Inside the Bari Weiss decision that led to a ‘60 Minutes’ crisis

Progressive Substack writers and commentators blasted out the clips and urged people to share them. “This could wind up being the most-watched newsmagazine segment in television history,” the high-profile Trump antagonist George Conway commented on X.

A CBS News spokesperson had no immediate comment on the astonishing turn of events.

Alfonsi’s report was weeks in the making. Weiss screened it for the first time last Thursday night. The story was finalized on Friday, according to CBS sources, and was announced in a press release that same day.

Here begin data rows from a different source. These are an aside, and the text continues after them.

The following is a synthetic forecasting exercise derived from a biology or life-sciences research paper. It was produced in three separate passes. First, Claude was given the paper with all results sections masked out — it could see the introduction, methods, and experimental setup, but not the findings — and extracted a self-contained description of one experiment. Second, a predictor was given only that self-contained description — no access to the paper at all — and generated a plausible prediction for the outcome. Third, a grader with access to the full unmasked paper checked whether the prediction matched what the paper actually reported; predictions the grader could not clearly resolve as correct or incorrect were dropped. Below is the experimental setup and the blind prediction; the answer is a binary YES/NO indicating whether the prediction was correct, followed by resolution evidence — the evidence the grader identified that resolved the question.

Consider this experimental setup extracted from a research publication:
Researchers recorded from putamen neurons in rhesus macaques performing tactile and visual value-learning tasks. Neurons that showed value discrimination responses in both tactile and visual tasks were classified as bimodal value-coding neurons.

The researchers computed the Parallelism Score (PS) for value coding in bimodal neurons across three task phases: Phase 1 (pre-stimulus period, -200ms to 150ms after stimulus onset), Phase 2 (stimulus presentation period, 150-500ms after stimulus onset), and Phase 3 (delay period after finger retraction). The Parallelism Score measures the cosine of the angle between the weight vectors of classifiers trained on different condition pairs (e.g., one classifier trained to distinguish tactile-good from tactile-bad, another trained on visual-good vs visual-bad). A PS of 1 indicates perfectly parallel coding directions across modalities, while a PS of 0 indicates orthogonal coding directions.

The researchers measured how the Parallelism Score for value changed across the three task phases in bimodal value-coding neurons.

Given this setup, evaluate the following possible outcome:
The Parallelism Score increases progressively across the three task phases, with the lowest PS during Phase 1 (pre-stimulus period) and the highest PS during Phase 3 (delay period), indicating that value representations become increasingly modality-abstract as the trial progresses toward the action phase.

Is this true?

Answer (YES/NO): NO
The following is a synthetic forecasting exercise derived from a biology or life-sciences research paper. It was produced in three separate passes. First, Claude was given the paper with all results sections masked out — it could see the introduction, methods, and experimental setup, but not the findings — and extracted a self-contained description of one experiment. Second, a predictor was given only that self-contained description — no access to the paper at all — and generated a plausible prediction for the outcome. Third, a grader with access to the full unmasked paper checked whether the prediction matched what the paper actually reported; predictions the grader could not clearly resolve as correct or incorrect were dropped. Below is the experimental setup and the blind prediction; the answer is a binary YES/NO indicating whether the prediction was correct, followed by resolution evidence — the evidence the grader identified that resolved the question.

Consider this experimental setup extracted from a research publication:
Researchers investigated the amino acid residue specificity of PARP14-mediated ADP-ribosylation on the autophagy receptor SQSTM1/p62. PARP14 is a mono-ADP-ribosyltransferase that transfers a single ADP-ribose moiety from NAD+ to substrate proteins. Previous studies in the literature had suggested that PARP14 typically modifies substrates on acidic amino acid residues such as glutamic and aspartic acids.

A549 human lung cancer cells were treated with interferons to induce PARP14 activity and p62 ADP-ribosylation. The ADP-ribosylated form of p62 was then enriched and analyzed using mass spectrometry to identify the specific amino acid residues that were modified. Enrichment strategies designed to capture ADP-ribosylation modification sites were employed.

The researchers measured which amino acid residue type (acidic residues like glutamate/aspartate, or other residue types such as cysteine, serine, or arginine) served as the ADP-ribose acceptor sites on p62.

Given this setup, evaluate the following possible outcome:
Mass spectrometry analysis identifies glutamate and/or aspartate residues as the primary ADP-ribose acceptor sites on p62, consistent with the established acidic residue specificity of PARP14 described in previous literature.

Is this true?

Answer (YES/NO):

On Saturday morning, Weiss began to change her mind about the story and raised concerns about its content, including the lack of responses from the relevant Trump administration officials.

But networks like CBS sometimes deliver taped programming to affiliates like Global TV ahead of time. That appears to be what happened in this case: The Friday version of the “60 Minutes” episode is what streamed to Canadian viewers.

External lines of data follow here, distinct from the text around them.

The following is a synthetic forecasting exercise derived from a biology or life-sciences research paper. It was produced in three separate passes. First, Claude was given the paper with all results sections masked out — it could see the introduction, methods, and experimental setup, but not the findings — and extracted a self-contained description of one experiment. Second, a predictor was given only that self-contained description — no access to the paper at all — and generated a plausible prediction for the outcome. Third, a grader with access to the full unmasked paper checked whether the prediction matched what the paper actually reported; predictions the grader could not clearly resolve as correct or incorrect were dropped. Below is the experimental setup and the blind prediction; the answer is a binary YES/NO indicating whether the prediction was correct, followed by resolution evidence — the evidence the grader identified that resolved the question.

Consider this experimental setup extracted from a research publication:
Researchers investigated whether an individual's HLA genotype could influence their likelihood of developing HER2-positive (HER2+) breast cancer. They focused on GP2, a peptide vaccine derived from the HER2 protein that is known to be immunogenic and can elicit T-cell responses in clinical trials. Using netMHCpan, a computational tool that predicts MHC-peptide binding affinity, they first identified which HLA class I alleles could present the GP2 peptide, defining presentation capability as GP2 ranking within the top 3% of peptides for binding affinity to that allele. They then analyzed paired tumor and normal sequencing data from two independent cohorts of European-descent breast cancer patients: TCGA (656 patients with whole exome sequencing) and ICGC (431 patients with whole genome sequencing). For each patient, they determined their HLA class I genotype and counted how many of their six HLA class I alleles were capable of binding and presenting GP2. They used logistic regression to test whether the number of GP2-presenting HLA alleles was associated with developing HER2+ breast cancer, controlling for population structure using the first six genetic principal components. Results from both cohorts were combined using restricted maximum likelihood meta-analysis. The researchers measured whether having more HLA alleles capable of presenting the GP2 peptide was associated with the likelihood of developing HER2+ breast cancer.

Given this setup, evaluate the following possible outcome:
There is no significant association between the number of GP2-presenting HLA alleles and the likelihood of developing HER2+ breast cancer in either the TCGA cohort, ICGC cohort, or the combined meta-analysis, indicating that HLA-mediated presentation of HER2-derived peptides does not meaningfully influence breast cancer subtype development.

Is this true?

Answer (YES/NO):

The inadvertent Canadian stream is “the best thing that could have happened,” a CBS source told CNN on Monday evening, arguing that the Alfonsi piece is “excellent” and should have been televised as intended.

People close to Weiss have argued that the piece was imbalanced, however, because it did not include interviews with Trump officials.

Weiss told staffers on Monday, “We need to be able to get the principals on the record and on camera.” However, in an earlier memo to colleagues, Alfonsi asserted that her team tried, and their “refusal to be interviewed” was “a tactical maneuver designed to kill the story.”

At the end of the segment that streamed on Global TV’s platform, Alfonsi said Homeland Security “declined our request for an interview and referred all questions about CECOT to El Salvador. The government there did not respond to our request.”

The segment included sound bites from President Trump and Homeland Security Secretary Kristi Noem. But it was clearly meant to be a story about Venezuelan men deported to El Salvador, not about the officials who implemented Trump’s mass deportation policy.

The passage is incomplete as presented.